The more perceptive will realise that Mr Tan is hopping to parachute himself into high office. First he joins a political party – then when it doesn’t win, he rushes into another election where he thinks he can use their ideas. This smacks of political opportunism. In the investment banking scene, you could argue that opportunism is a good thing. However, you are talking about politics what is usually a conservative country. Jumping from here to there smacks of political opportunism rather than genuine interest in the public.
Furthermore, while Mr Tan was never a member of the ruling party, he was a senior member of the civil service. Sure, the ruling party will think twice about blackmailing him (he knows where the proverbial bodies are buried) but the converse is also true. He cannot claim to be “guilt-free” of the “sins” of the government.
The image of Mr Tan’s blatant sense of political opportunism was most clearly visible when he started complaining about how the campaign period was too short for him to correct his image of being confrontational. May be he is right. However, his complaint makes him sound like a spoilt child. Sorry, politics is a rough game. The guys in power have the advantage of choosing when elections take place. You either enter the game on their side or you learn to fight by the rules they set. Mr Tan new full well that the Presidential Election would come after the General One. He should started building his brand equity much earlier. Say what you like about media bias but the man is also at fault.
Having said all of that, Mr Tan is highly intelligent. His ideas are worth listening to and despite being a relative novice; Mr Tan did win the votes of one in four Singaporeans. He cannot be underestimated.
What can Dr Tan do? Well, the answer is simple – take his better ideas, repackage them and sell them as your own.

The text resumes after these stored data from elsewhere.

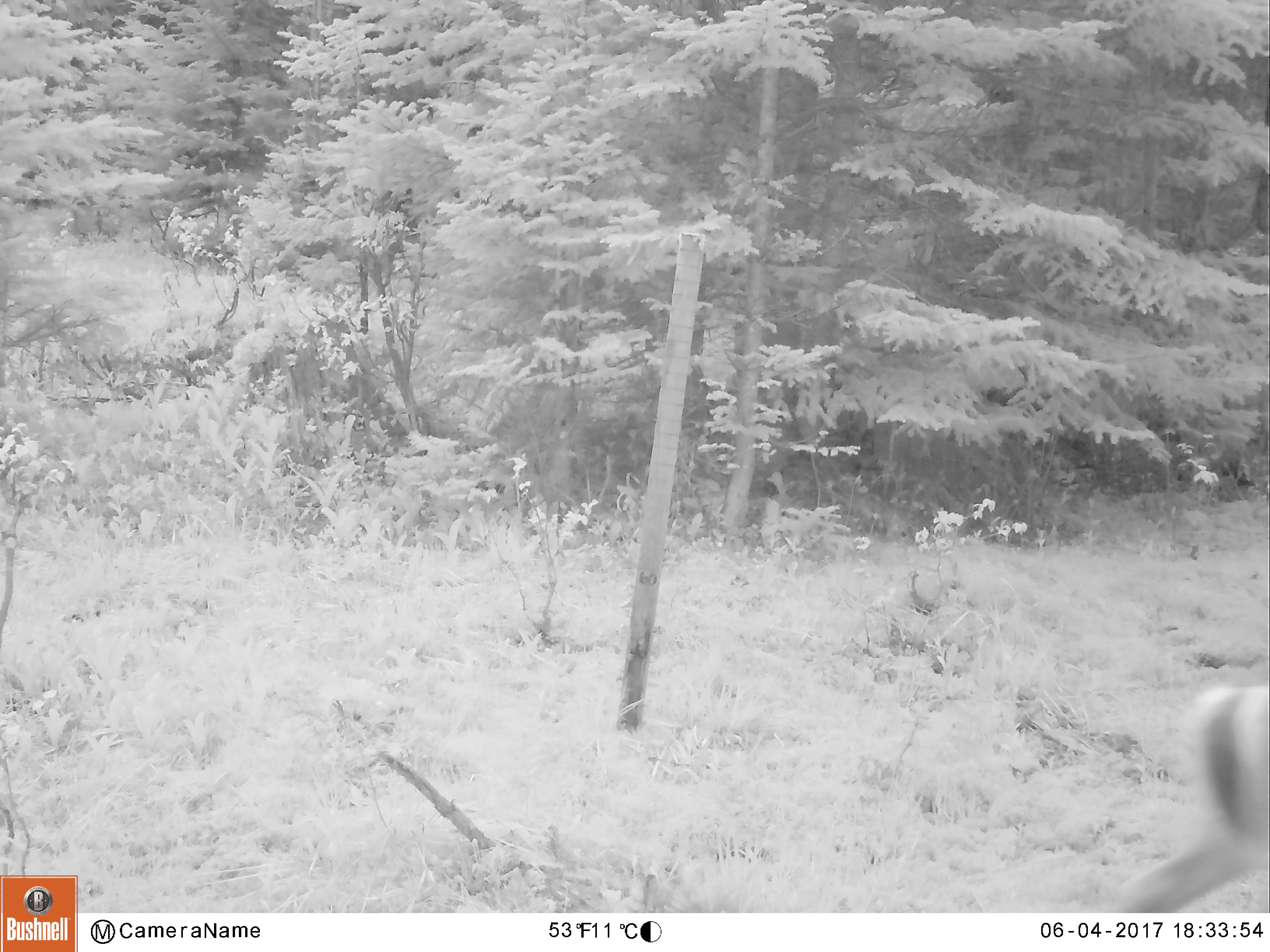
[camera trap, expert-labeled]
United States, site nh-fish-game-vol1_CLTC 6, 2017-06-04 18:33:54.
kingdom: Animalia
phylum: Chordata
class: Mammalia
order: Artiodactyla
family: Cervidae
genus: Odocoileus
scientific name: Odocoileus virginianus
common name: white-tailed deer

Ideas in politics are not copyright and as long as you are in power, you have the means of putting them into action.
Look at Bill Clinton and Tony Blair. Both came from parties known as being closer to the socialist left than the business right. However, both the New Democrats and New Labour took ideas shamelessly from their right wing opponents and made them their own. Both Clinton and Blair spoke of “economic growth” with a kinder face. George Bush II who was an awful President but a first rate Governor of Texas was also good at this – think of his “Compassionate Conservatism.”
Dr Tan with the backing of the Prime Minister should look at how he can “borrow” some of Mr Tan’s ideas and make them their own.
Finally, there was Mr Tan Kin Lian, former CEO of NTUC Income, our largest insurance cooperative. Mr Tan noticed the way things were going and quickly conceded defeat. As he predicted – he lost his deposit.
In way, one is tempted to feel sorry for this Mr Tan. However, he deserved it. Mr Tan made much of his experience running the insurance cooperative. Halfway through the campaign, he lost the plot. He made wild promises about donating half his salary to the public and how he would raise the wages of pensioners and National Servicemen. – Nice gesture – but the President simply has no authority to do this. Purse strings are controlled by the Ministry of Finance and the President is merely a gatekeeper on past reserves – he does not allocate revenue. Hard to trust someone who has no idea which office he’s running for.
Dr Tony Tan has won a tight fought race for an office with very limited scope. He has, however, cards he can play. He needs to read the public mood correctly and play his cards accordingly if he wants to make this Presidency the shinning star of his brilliant career.